I think the first traumatic experience around graduation was having to sign up for the draft at the post office. My father told me to write on there that I had a physical ailment that I might be deferred for and when I returned to Los Angeles County and Glendale he took me to my doctors to finalize that for me. I was given a 4 F because I had had blunt trauma childhood epilepsy. However, back then my son hadn't been born and gone to college and gotten a Bachelor's of Science with Honors in Nursing so I didn't know my kind was the ONLY kind one grows out of caused by a blow to the head then. People didn't understand this sort of thing then much I guess including doctors at least family practitioners in the 1950s and early 1960s. So, I was grateful to have a 4 F because I wouldn't have to go to Viet Nam and die but it made me feel sort of guilty too because I knew so many others who suffered or died in various ways because of the draft including going to jail because they deserted the
Viet Nam War. And then there was my best friend from church who was a conscientious objector which is hard to go through too but maybe better than being blown up or shot to death in Viet Nam or getting permanent PTSD so you are dysfunctional and talking to yourself the rest of our natural life.

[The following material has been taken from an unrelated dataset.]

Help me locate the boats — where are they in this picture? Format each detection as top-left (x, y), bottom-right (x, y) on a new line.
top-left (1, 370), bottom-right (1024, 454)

So, looking back at all this I can now say I was traumatized by all of this but then I think I would have told you it was just what was happening to everyone I knew then. So then, I would have just called this "Life".

But, like I said looking back I was traumatized a lot by everything that happened from about 1965 to around 1975 or 1980 in my life.

It wasn't until I married for the 2nd time in 1980 that I felt I was really beginning to get the hang of being an adult really and learning how to maximize everything in my life so it actually worked for me and for the people around me.

So, basically I was completely traumatized by dealing with adulthood after having really good parents so 18 to 30 I had a hard time even wanting to stay alive during this time.

This is why I always say: "It's a miracle anyone lives to be 30!"